L’album « Basatu », œuvre artistique de trois musiciens, vient de sortir en ville de Butembo. Ce projet met en avant la culture Yira, avec des thématiques inspirées de la vie courante au sein des communautés de l’Est de la République démocratique du Congo. À travers 10 titres chantés en swahili langue largement parlée dans la partie orientale du pays les artistes ambitionnent de valoriser le patrimoine local.
L’initiative s’inspire de chansons ancestrales jadis interprétées par les Yira, cette communauté qui occupe une majeure partie de la province du Nord-Kivu. Les artistes Yusubu Kasereka, Answer Kaviti et JCM Final Mix se sont donnés à fond pour cet album purement culturel. « Basatu » est un mot Nande qui se traduit littéralement en français par « les trois » ou un groupe de trois personnes.
Pour cette réalisation, le trio a misé sur des instruments de musique traditionnels yira (nande).
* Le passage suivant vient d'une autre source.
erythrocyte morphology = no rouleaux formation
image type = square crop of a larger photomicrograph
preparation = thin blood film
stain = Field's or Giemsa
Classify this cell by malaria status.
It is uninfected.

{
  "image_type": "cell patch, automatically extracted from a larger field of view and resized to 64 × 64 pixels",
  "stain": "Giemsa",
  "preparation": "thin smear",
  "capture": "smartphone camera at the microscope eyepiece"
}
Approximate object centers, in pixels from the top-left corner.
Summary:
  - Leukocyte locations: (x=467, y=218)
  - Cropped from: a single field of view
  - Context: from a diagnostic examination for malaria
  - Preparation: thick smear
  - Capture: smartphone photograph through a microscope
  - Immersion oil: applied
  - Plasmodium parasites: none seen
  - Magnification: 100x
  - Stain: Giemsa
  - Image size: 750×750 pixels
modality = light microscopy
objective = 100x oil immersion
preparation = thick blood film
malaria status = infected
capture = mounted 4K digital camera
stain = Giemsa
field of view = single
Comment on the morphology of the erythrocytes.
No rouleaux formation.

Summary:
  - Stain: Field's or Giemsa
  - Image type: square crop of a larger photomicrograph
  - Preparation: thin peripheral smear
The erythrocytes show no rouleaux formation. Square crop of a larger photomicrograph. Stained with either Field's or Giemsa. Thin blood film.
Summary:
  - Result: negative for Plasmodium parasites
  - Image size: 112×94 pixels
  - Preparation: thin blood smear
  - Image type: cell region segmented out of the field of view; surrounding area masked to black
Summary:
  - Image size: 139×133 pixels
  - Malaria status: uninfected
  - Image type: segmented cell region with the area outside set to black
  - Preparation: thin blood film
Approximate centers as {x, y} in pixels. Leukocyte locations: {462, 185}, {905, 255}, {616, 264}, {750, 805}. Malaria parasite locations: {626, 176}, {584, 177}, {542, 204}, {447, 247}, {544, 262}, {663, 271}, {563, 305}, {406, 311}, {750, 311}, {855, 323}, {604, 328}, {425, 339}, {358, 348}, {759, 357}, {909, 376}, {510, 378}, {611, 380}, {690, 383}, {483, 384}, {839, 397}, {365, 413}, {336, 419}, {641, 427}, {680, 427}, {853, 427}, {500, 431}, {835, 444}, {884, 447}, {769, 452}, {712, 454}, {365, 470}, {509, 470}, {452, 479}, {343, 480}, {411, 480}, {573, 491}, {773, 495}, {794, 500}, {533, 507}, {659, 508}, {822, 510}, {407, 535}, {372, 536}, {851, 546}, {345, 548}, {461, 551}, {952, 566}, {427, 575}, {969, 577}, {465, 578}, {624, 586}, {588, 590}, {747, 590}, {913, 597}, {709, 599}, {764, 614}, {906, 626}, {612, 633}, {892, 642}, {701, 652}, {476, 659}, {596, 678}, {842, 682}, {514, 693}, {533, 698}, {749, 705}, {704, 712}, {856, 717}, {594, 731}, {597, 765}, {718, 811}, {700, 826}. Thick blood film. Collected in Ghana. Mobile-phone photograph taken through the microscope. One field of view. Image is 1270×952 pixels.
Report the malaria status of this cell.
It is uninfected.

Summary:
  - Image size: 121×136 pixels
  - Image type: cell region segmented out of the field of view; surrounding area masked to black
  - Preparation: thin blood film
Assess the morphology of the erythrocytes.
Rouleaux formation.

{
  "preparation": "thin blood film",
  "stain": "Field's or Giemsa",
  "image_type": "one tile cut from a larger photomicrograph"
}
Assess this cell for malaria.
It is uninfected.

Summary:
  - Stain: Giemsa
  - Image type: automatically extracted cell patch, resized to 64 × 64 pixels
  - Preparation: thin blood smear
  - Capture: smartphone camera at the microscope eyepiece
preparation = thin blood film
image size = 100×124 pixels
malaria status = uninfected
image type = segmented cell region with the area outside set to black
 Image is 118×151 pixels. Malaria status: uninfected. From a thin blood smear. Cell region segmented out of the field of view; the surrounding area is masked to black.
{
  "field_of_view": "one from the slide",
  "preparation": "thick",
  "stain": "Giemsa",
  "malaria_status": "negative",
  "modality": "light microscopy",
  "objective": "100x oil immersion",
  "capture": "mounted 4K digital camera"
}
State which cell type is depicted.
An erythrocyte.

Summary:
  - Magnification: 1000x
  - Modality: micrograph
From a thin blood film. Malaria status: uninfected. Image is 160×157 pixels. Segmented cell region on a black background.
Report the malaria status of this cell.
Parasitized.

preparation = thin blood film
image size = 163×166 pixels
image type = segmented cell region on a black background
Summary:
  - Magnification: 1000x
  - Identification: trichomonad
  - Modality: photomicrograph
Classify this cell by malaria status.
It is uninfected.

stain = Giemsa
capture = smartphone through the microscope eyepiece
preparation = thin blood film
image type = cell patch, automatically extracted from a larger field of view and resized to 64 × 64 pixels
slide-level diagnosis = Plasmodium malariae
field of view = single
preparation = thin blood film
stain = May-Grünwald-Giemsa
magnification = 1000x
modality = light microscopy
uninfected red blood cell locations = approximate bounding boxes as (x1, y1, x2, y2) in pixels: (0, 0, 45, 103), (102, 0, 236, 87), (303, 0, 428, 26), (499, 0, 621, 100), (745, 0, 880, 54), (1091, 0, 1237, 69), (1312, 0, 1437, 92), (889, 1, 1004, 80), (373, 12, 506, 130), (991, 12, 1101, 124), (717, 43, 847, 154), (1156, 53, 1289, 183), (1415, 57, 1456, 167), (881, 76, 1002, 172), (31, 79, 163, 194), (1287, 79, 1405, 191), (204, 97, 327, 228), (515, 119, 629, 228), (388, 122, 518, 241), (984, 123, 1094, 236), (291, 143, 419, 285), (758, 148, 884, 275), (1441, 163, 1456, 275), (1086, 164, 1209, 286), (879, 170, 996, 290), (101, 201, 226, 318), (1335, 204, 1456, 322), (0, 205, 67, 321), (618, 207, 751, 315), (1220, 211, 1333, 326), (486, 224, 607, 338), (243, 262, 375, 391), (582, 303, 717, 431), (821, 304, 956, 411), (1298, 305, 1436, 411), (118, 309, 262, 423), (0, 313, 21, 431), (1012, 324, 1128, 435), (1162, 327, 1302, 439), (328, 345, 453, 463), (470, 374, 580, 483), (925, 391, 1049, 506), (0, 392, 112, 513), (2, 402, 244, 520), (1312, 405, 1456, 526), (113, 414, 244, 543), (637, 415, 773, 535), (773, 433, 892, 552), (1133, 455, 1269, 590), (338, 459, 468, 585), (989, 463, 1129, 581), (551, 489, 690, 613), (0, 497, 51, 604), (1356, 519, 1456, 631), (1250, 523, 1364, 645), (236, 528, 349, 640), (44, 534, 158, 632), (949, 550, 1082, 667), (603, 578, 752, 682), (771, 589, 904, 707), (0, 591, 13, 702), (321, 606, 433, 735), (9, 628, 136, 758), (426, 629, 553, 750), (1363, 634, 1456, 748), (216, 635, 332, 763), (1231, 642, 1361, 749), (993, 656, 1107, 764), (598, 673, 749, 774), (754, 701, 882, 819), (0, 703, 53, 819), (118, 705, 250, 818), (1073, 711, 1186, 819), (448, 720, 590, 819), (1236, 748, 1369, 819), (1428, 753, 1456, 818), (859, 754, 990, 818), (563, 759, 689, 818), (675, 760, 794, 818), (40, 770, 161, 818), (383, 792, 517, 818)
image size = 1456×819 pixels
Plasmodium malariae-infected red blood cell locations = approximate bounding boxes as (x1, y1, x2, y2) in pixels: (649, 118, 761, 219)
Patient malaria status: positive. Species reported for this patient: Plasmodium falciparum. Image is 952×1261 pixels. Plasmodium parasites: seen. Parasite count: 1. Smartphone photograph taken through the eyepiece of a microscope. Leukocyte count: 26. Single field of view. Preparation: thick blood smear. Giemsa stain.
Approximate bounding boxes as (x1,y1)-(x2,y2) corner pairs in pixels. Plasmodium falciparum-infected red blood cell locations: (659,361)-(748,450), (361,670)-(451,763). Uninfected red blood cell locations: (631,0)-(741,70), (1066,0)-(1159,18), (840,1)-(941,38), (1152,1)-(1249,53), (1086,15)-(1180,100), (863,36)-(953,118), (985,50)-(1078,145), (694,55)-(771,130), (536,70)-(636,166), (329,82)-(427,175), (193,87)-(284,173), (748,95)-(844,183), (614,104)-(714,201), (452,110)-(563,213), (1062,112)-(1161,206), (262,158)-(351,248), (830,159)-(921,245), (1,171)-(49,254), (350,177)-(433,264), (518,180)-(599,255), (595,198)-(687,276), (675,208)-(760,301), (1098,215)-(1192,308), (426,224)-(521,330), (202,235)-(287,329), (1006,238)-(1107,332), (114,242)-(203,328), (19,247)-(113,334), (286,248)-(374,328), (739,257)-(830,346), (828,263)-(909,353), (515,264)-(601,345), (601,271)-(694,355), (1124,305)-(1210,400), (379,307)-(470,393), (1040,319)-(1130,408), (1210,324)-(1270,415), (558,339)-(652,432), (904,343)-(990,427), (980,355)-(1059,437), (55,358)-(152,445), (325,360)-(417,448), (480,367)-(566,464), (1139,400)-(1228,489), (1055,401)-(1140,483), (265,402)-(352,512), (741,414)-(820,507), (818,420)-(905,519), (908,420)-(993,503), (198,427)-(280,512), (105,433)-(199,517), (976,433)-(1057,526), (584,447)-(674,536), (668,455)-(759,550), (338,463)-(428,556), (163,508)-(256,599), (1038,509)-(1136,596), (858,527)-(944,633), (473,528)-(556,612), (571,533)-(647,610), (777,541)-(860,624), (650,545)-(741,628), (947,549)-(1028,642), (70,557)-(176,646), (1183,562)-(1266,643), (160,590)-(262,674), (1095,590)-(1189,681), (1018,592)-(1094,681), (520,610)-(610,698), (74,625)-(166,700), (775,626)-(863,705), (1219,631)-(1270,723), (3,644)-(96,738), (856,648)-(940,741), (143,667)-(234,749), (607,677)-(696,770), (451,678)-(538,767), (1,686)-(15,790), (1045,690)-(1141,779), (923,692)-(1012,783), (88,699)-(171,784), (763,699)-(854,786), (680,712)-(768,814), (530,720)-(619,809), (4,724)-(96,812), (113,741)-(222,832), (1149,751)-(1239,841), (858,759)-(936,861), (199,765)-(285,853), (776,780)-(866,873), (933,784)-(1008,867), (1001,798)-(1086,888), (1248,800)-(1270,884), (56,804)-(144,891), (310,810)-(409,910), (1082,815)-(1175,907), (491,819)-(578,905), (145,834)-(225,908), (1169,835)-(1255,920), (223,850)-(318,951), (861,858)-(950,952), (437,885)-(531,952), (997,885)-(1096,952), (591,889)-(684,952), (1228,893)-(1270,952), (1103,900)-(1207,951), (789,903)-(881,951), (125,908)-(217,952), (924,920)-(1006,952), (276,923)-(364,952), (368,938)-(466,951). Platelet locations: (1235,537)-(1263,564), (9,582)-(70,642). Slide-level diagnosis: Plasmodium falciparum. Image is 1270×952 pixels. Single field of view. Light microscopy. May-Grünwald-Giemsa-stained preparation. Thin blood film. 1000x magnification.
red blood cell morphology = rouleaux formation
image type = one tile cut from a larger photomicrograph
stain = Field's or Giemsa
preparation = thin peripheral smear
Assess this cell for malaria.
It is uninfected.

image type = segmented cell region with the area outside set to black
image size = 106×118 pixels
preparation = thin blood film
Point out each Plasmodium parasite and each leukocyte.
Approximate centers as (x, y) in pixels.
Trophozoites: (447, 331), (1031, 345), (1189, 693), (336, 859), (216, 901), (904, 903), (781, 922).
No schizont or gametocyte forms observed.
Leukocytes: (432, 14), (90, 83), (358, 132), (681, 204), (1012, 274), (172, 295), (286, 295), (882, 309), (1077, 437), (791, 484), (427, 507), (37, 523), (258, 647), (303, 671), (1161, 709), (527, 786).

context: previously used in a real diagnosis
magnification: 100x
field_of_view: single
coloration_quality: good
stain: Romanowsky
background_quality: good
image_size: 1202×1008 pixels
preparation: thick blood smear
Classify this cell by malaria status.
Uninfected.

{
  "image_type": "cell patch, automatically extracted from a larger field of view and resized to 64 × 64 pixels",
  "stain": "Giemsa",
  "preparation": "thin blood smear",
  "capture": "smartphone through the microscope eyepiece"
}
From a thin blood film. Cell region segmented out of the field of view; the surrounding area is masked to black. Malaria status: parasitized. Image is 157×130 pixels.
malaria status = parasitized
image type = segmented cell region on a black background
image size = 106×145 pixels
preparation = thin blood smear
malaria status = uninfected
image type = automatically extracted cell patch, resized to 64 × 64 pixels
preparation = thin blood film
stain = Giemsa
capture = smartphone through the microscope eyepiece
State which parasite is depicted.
On y retrouve des cordophones comme l’Ekipulenge (arc musical) et la harpe Enanga, des lamellophones (Akasayi, Erikembe), des flûtes (Endeku, Enyamulere) ainsi que des tambours (Ngoma, Endara) utilisés lors des cérémonies. Ces instruments accompagnent traditionnellement les danses et les rituels communautaires.
Promouvoir le local à l’international
Le musicien et producteur JCM indique que le choix de ces instruments est motivé par la volonté de promouvoir la culture Yira aux niveaux national et international. Selon lui, les artistes musiciens devraient œuvrer pour la valorisation de leur propre culture plutôt que de privilégier celle d’ailleurs.
« Beaucoup font de la musique d’ailleurs, mais dans notre logique, nous aimerions faire autrement. Au Congo, nous avons l’habitude de jouer les styles musicaux locaux d’autres pays en mettant de côté les nôtres. Nous, artistes, devons penser la musique autrement, avec nos propres instruments. Nous pouvons passer un message au monde entier, même avec nos langues. Le public cherchera à les comprendre, comme nous le faisons pour les leurs », explique l’artiste JCM.
De son côté, Yusubu Kasereka évoque une expérience rare : la réalisation collective d’un album complet par trois artistes de renom. Il signale que « Basatu » a été conçu au nom de la culture, voire de la coutume, pour décrire les défis de la communauté et proposer des pistes de solution.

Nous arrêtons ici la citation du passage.